In seinem Ursprung war der Conductus ( = „Geleit“, Mehrzahl „Conductus“ mit langem „u“ am Ende) entsprechend der Bedeutung des Wortes ein liturgischer Geleitgesang, genauer: ein Gesang zur Begleitung von Ortsveränderungen im Ablauf der Liturgie. Ein Conductus wurde beispielsweise angestimmt, wenn im Gottesdienst das Lektionar feierlich von seinem üblichen Platz zum Ambo (Lesepult) getragen wurde.
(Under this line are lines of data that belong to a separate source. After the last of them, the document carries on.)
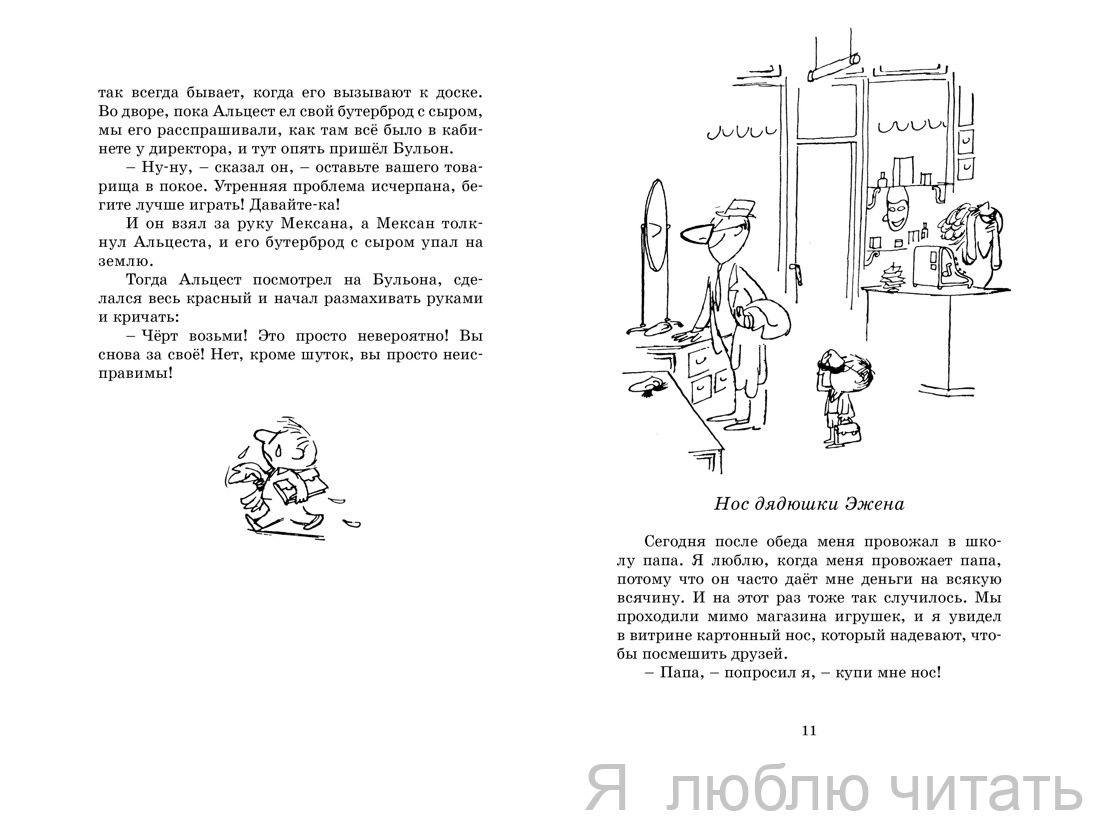 так всегда бывает, когда его вызывают к доске. Во дворе, пока Альцест ел свой бутерброд с сыром, мы его расспрашивали, как там всё было в кабинете у директора, и тут опять пришёл Бульон.

– Ну-ну, – сказал он, – оставьте вашего товарища в покое. Утренняя проблема исчерпана, бегите лучше играть! Давайте-ка!

И он взял за руку Мексана, а Мексан толкнул Альцеста, и его бутерброд с сыром упал на землю.

Тогда Альцест посмотрел на Бульона, сделался весь красный и начал размахивать руками и кричать:

– Чёрт возьми! Это просто невероятно! Вы снова за своё! Нет, кроме шуток, вы просто неисправимы!

Нос дядюшки Эжена

Сегодня после обеда меня провожал в школу папа. Я люблю, когда меня провожает папа, потому что он часто даёт мне деньги на всякую всячину. И на этот раз тоже так случилось. Мы проходили мимо магазина игрушек, и я увидел в витрине картонный нос, который надевают, чтобы посмешить друзей.

– Папа, – попросил я, – купи мне нос!

11

Я люблю читать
Später wurden auch Auftrittslieder in „geistlichen Spielen“ als Conductus bezeichnet. Der Conductus konnte schließlich sogar weltliche Funktionen übernehmen.
Die frühesten Exemplare dieser Gattung stammen aus dem frühen 12. Jahrhundert. Der Text ist nicht biblisch, aber zunächst geistlich-erbaulich und meist in Strophen organisiert. Anders als das Organum nimmt der Conductus keinen vorgegebenen Gregorianischen Choral als Grundlage, er ist cantus-firmus-frei. Sehr wohl ist aber der Ausgangspunkt der Komposition der mehrstimmigen Gattungsexemplare die Unterstimme (Tenor), zu der eine bis drei Oberstimmen komponiert werden. Dies verbindet den Conductus mit dem Organum jener Zeit.
Ein weiteres Kennzeichen des Conductus ist der syllabische Stil, d. h. jeder Silbe der Tenorstimme entspricht genau eine Note. Bei sehr festlichen Conductus können Anfang und Ende durch melismatische Abschnitte hervorgehoben sein, d. h. auf eine Silbe kommen mehrere Noten.
Im Unterschied zu mittelalterlichen Motette haben die mehrstimmigen Conductus in allen Stimmen denselben Text, ferner haben die Oberstimmen von kleinen verzierungsartigen Melismen abgesehen auch denselben Rhythmus wie der Tenor.
Insgesamt kennen wir 390 Conductus. Dabei sind die Rundelli, kleine ein- bis zweistimmige geistliche oder weltliche strophische Gesänge, mitgezählt. Es sind allerdings nur drei vierstimmige Conductus überliefert („Vetus abit littera“, „Mundus vergens“, „Deus misertus“).